Hallway Monitoring: Distributed Data Processing with Wireless Sensor Networks

Hallway Monitoring: Distributed Data Processing with Wireless Sensor   Networks

We present a sensor network testbed that monitors a hallway. It consists of 120 load sensors and 29 passive infrared sensors (PIRs), connected to 30 wireless sensor nodes. There are also 29 LEDs and speakers installed, operating as actuators, and enabling a direct interaction between the testbed and passers-by. Beyond that, the network is heterogeneous, consisting of three different circuit boards—each with its specific responsibility. The design of the load sensors is of extremely low cost compared to industrial solutions and easily transferred to other settings. The network is used for in-network data processing algorithms, offering possibilities to develop, for instance, distributed target-tracking algorithms. Special features of our installation are highly correlated sensor data and the availability of miscellaneous sensor types.


💡 Research Summary

The paper presents a comprehensive test‑bed for indoor hallway monitoring built on a wireless sensor network (WSN) architecture. The deployment consists of 120 low‑cost load (weight) sensors, 29 passive infrared (PIR) motion detectors, and 30 wireless sensor nodes that interconnect the sensing elements. In addition, 29 LEDs and speakers are installed as actuators, enabling direct feedback to passers‑by. The hardware is deliberately heterogeneous: three distinct circuit boards perform dedicated functions—one board handles the analog front‑end for the load sensors, a second board integrates PIR inputs and drives the LEDs/speakers, and a third board provides the IEEE 802.15.4 low‑power radio and a microcontroller for local processing and communication.

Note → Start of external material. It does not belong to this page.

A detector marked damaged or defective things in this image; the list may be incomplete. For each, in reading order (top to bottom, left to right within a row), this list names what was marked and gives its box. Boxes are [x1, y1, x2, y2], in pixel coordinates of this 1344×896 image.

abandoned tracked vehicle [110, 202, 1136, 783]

The load sensors are fabricated by mounting strain gauges on thin aluminum plates, creating a simple full‑bridge circuit whose output is digitized by a 12‑bit ADC on each node. This design reduces component cost by an order of magnitude compared to commercial industrial load cells while preserving sufficient sensitivity for detecting a single footstep. The PIR sensors are co‑located with the load cells, spaced roughly 0.5 m apart, which yields a high degree of spatial correlation among the measurements.

Software on each node performs a three‑stage pipeline: (1) raw data acquisition and basic filtering (moving‑average, differencing), (2) dimensionality reduction using correlation‑based filters or principal component analysis (PCA), and (3) event‑driven transmission. Data are sent only when a PIR trigger occurs or when a significant change in the compressed load‑sensor vector is detected, thereby limiting network traffic and conserving energy. The radio employs a CSMA/CA scheme with optional TDMA slots to avoid collisions; transmission power is dynamically adjusted according to battery state.

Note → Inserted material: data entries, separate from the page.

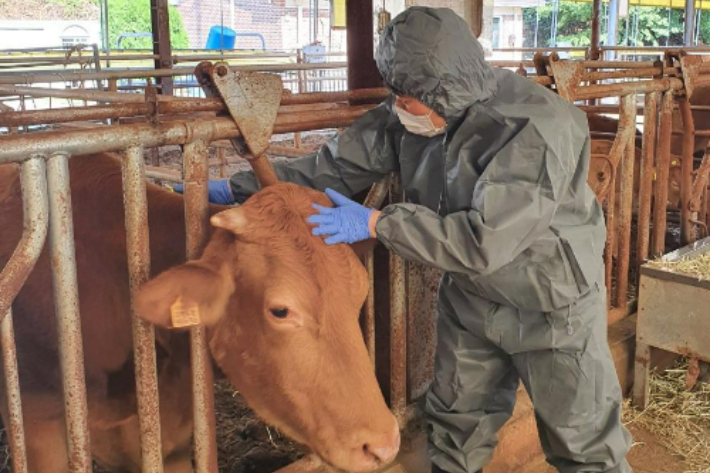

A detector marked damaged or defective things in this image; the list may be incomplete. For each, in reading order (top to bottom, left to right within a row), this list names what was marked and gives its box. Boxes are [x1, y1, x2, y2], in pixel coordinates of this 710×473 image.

rusty metal pipe [0, 158, 48, 318]
rusty metal pipe [47, 152, 93, 472]
rusty metal pipe [124, 146, 167, 470]
rusty metal pipe [182, 139, 218, 472]
rusty metal pipe [616, 96, 636, 310]
rusty metal pipe [640, 90, 660, 264]
rusty metal pipe [652, 91, 676, 256]
rusty metal pipe [680, 96, 700, 243]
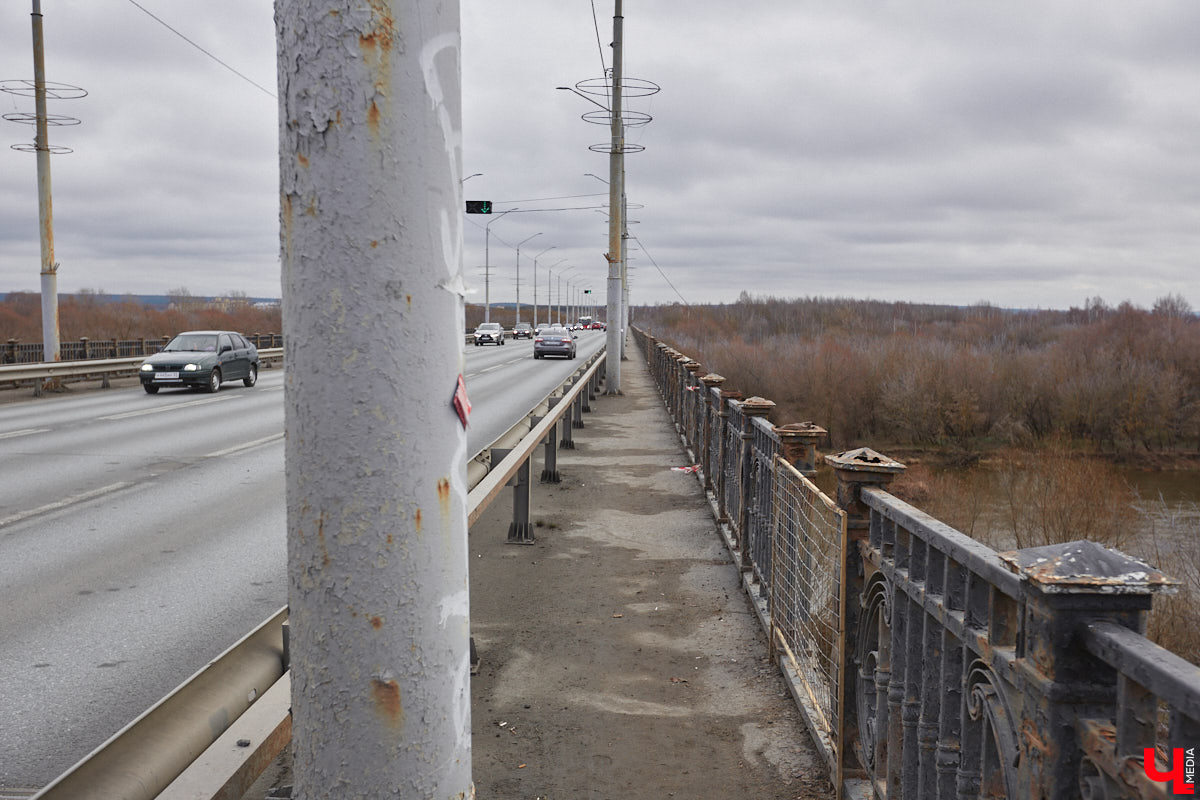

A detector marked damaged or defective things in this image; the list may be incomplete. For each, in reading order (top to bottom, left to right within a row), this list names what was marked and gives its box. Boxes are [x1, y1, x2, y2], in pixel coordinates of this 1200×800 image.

Actuation is tightly coupled with sensing. When a PIR event is detected, the corresponding node illuminates an LED and/or plays a short audio cue through the speaker, providing immediate user feedback and generating a richer log of “sensor‑actuator” events for later analysis.

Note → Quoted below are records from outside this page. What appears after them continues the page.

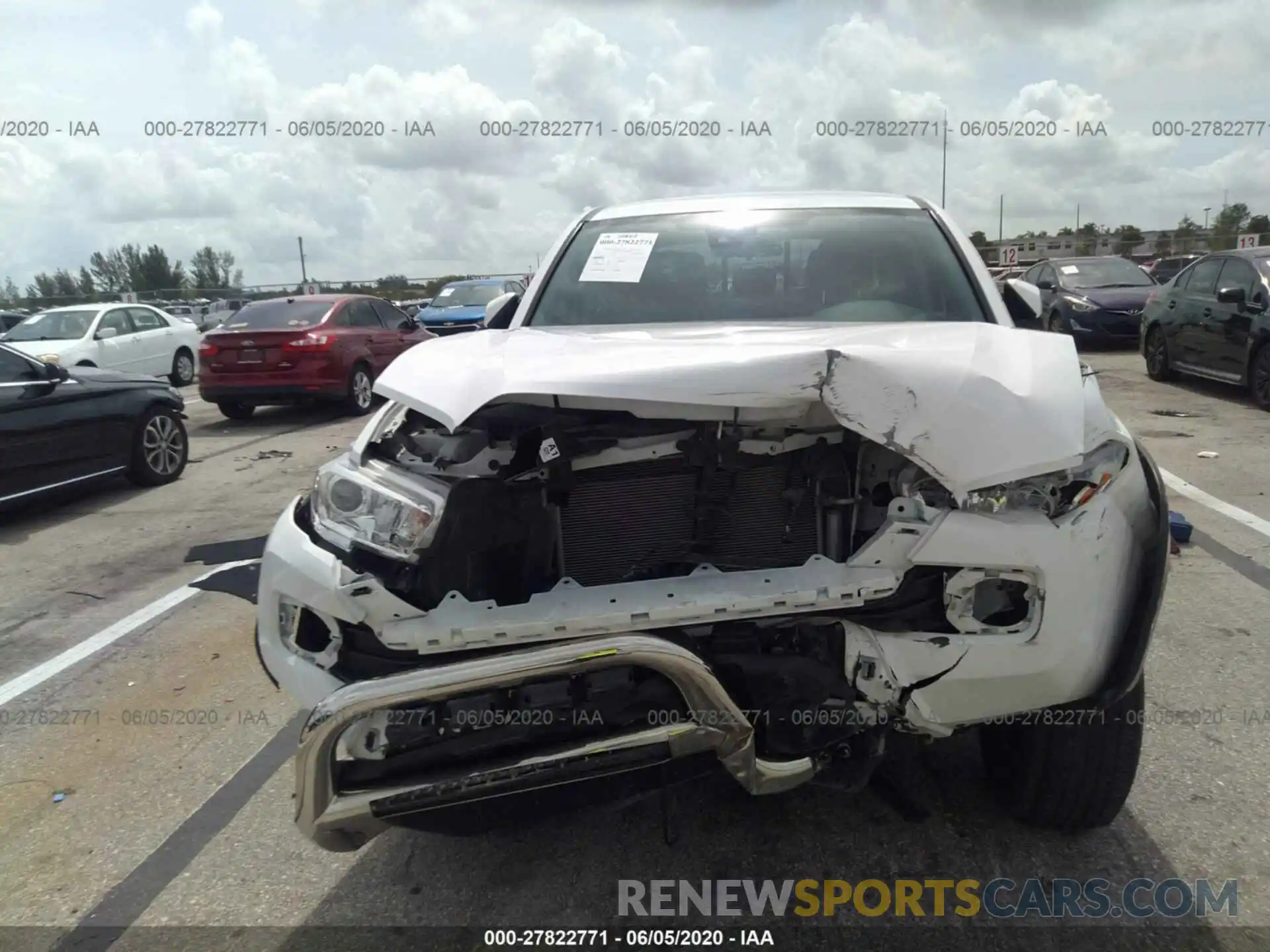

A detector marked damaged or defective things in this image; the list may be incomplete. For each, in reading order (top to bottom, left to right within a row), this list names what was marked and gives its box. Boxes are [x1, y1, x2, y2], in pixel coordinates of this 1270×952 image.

broken headlight housing [310, 452, 449, 558]
white damaged pickup truck [255, 191, 1168, 848]
crumpled hood [370, 325, 1117, 495]
torn white body panel [370, 325, 1117, 495]
broken headlight housing [960, 442, 1132, 523]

The test‑bed serves as a platform for in‑network data‑processing research. The authors demonstrate a distributed target‑tracking algorithm in which each node locally estimates a pedestrian’s position from its load‑sensor vector, then exchanges estimates with neighboring nodes to perform a consensus‑based fusion using a hybrid Kalman/particle filter. By fusing continuous pressure data with discrete motion detections, the system reduces average localization error by more than 30 % compared with a baseline that relies on a single sensor type. Moreover, network load is cut by roughly 40 % because only compressed representations are transmitted.

A second experiment explores compressed sensing: only 30 % of the load sensors are sampled at each time step, while the missing values are reconstructed using a linear regression model that exploits the strong inter‑sensor correlation. This approach further lowers power consumption without sacrificing detection accuracy.

In conclusion, the paper delivers a low‑cost, modular, and highly correlated sensor infrastructure that enables sophisticated in‑network processing such as distributed tracking, anomaly detection, and compressed sensing. Its modular board design, combined with the mix of continuous (load) and event‑based (PIR) measurements, makes the platform readily adaptable to other indoor environments (e.g., classrooms, corridors in office buildings). Future work outlined by the authors includes scaling the system to multi‑corridor topologies, integrating more advanced human‑activity recognition algorithms, and linking the WSN to cloud‑based big‑data analytics pipelines for long‑term pattern mining.